## Data for processing
******************************

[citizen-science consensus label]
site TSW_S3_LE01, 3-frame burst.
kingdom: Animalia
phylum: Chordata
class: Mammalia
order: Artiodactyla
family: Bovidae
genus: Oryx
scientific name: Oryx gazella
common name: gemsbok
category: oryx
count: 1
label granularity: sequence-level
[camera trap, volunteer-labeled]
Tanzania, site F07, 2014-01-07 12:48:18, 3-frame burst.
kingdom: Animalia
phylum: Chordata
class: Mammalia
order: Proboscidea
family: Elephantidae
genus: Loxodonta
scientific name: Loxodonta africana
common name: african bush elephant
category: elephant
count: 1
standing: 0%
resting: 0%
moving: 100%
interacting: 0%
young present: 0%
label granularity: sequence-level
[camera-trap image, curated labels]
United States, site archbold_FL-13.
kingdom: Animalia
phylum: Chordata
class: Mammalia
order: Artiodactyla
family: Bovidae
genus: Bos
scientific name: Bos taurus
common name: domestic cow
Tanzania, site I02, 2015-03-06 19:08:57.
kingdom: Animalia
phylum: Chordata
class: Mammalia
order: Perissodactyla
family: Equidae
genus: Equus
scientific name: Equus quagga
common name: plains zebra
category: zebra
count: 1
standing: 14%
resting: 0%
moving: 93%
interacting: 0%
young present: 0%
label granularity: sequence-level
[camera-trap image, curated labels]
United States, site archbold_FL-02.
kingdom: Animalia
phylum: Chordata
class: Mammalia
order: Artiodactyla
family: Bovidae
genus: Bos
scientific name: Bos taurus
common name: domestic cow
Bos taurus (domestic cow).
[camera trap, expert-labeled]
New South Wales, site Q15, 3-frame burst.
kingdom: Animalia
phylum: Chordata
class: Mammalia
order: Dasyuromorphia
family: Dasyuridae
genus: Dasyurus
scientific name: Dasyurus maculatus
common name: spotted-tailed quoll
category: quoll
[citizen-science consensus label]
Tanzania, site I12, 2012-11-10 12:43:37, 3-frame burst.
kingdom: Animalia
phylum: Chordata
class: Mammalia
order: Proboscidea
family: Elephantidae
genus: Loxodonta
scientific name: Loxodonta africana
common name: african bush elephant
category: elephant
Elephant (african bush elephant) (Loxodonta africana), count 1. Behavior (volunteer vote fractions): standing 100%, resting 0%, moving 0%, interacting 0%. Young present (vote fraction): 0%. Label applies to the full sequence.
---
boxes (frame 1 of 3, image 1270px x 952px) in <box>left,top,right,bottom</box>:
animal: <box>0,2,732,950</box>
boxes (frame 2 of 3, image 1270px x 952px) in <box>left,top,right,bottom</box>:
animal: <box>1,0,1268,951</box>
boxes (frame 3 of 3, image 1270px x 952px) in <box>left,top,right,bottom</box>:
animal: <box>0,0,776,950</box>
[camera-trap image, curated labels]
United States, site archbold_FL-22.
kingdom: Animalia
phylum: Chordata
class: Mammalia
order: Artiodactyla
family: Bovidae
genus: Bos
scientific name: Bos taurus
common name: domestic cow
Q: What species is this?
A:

******************************

## Your assignment
The full set of lines above should be retyped without a single change.

## Solution
[citizen-science consensus label]
site TSW_S3_LE01, 3-frame burst.
kingdom: Animalia
phylum: Chordata
class: Mammalia
order: Artiodactyla
family: Bovidae
genus: Oryx
scientific name: Oryx gazella
common name: gemsbok
category: oryx
count: 1
label granularity: sequence-level
[camera trap, volunteer-labeled]
Tanzania, site F07, 2014-01-07 12:48:18, 3-frame burst.
kingdom: Animalia
phylum: Chordata
class: Mammalia
order: Proboscidea
family: Elephantidae
genus: Loxodonta
scientific name: Loxodonta africana
common name: african bush elephant
category: elephant
count: 1
standing: 0%
resting: 0%
moving: 100%
interacting: 0%
young present: 0%
label granularity: sequence-level
[camera-trap image, curated labels]
United States, site archbold_FL-13.
kingdom: Animalia
phylum: Chordata
class: Mammalia
order: Artiodactyla
family: Bovidae
genus: Bos
scientific name: Bos taurus
common name: domestic cow
Tanzania, site I02, 2015-03-06 19:08:57.
kingdom: Animalia
phylum: Chordata
class: Mammalia
order: Perissodactyla
family: Equidae
genus: Equus
scientific name: Equus quagga
common name: plains zebra
category: zebra
count: 1
standing: 14%
resting: 0%
moving: 93%
interacting: 0%
young present: 0%
label granularity: sequence-level
[camera-trap image, curated labels]
United States, site archbold_FL-02.
kingdom: Animalia
phylum: Chordata
class: Mammalia
order: Artiodactyla
family: Bovidae
genus: Bos
scientific name: Bos taurus
common name: domestic cow
Bos taurus (domestic cow).
[camera trap, expert-labeled]
New South Wales, site Q15, 3-frame burst.
kingdom: Animalia
phylum: Chordata
class: Mammalia
order: Dasyuromorphia
family: Dasyuridae
genus: Dasyurus
scientific name: Dasyurus maculatus
common name: spotted-tailed quoll
category: quoll
[citizen-science consensus label]
Tanzania, site I12, 2012-11-10 12:43:37, 3-frame burst.
kingdom: Animalia
phylum: Chordata
class: Mammalia
order: Proboscidea
family: Elephantidae
genus: Loxodonta
scientific name: Loxodonta africana
common name: african bush elephant
category: elephant
Elephant (african bush elephant) (Loxodonta africana), count 1. Behavior (volunteer vote fractions): standing 100%, resting 0%, moving 0%, interacting 0%. Young present (vote fraction): 0%. Label applies to the full sequence.
---
boxes (frame 1 of 3, image 1270px x 952px) in <box>left,top,right,bottom</box>:
animal: <box>0,2,732,950</box>
boxes (frame 2 of 3, image 1270px x 952px) in <box>left,top,right,bottom</box>:
animal: <box>1,0,1268,951</box>
boxes (frame 3 of 3, image 1270px x 952px) in <box>left,top,right,bottom</box>:
animal: <box>0,0,776,950</box>
[camera-trap image, curated labels]
United States, site archbold_FL-22.
kingdom: Animalia
phylum: Chordata
class: Mammalia
order: Artiodactyla
family: Bovidae
genus: Bos
scientific name: Bos taurus
common name: domestic cow
Q: What species is this?
A:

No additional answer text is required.